Figure 8. Effect of chlorpromazine on fusion activity and morphology of double‐tagged vacuoles.

1. Yeast strain expressing a plasmid with Vph1‐GFP was grown in SC‐URA medium for 16 h at 30°C. The mobility of Vph1‐GFP in the absence (upper panels) or presence (lower panel) of CPZ (150 μM) was assessed by FRAP.
2. The histogram shows the GFP signals in the bleached areas during the FRAP procedure. Means ± s.d. are shown for 20 cells of three independent experiments.
3. The half‐time is shown. Means and s.d. are shown for 20 cells of three independent experiments.
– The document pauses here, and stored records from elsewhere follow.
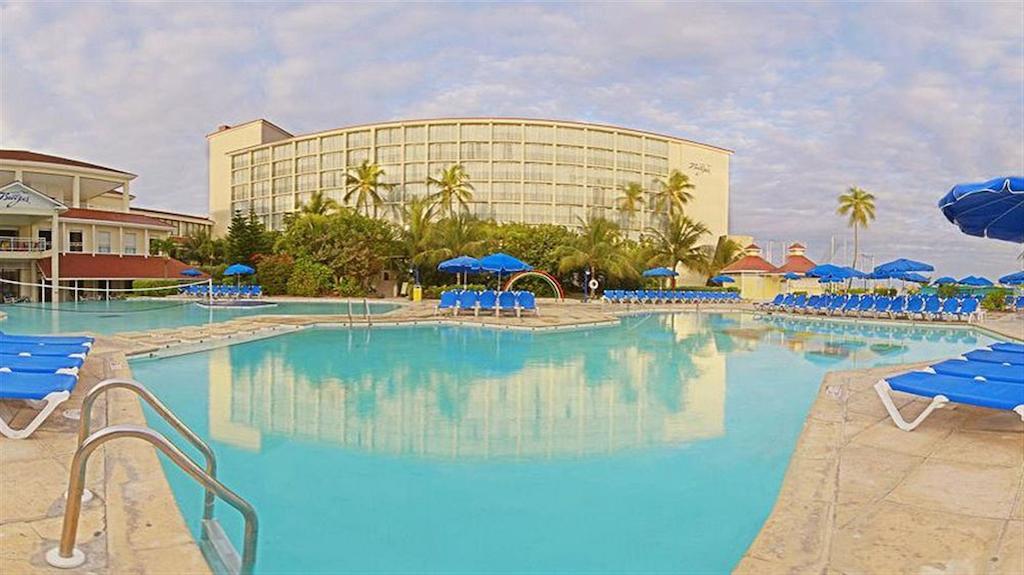Breezes & Inclusive, Bahamas (adults Only) 3* Nassau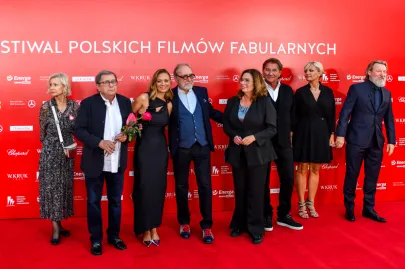 48. FPFF Dzień 6 - Czerwony dywan przed galą wręczenia nagród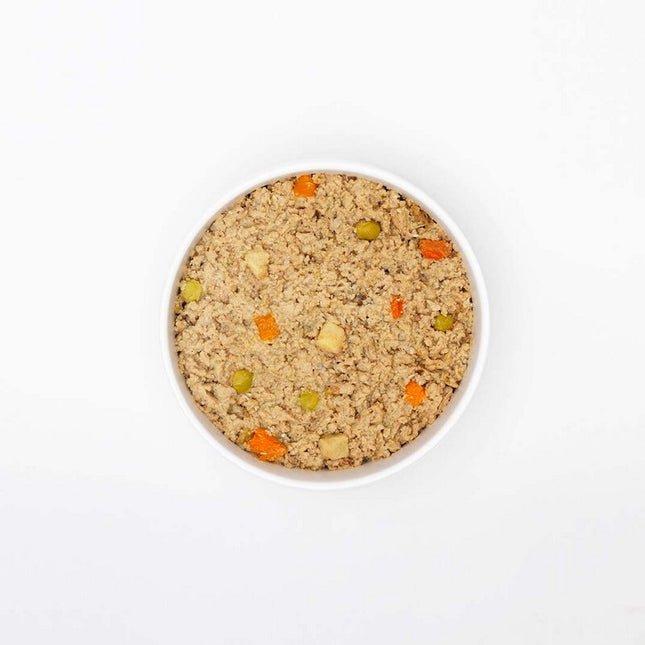 Autarky Grain Free Succulent Salmon Tins 395g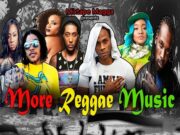MIXTAPE MAGGA – MORE REGGAE MUSIC – MIXTAPE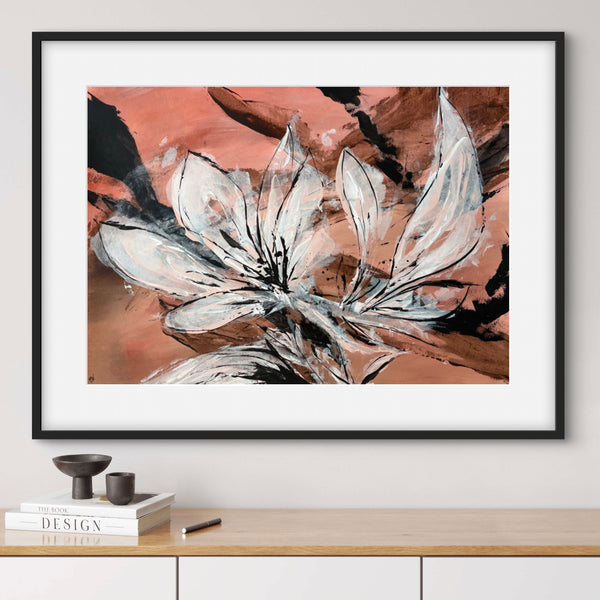 Whimsical Bloom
4. Yeast cells were grown in SC medium for 16 h at 30°C. After staining with FM4‐64, cells were treated with CPZ (150 μM). Vacuole morphology was assessed by confocal microscopy before and after 5 and 20 min of CPZ addition. Scale bar: 5 μm.
5. Fusion activity: Vacuoles were isolated from BJ cells carrying NyV1‐S9‐EGFP and DKY cells deleted for Nyv1 and carrying VaM3‐S9‐mCitrine or from wild‐type cells and incubated in standard fusion reactions in the presence or absence of chlorpromazine (CPZ, 150 μM) and anti‐Vam3 (3 μg). Content mixing was assayed via alkaline phosphatase activity. Means and s.d. are shown for three independent experiments.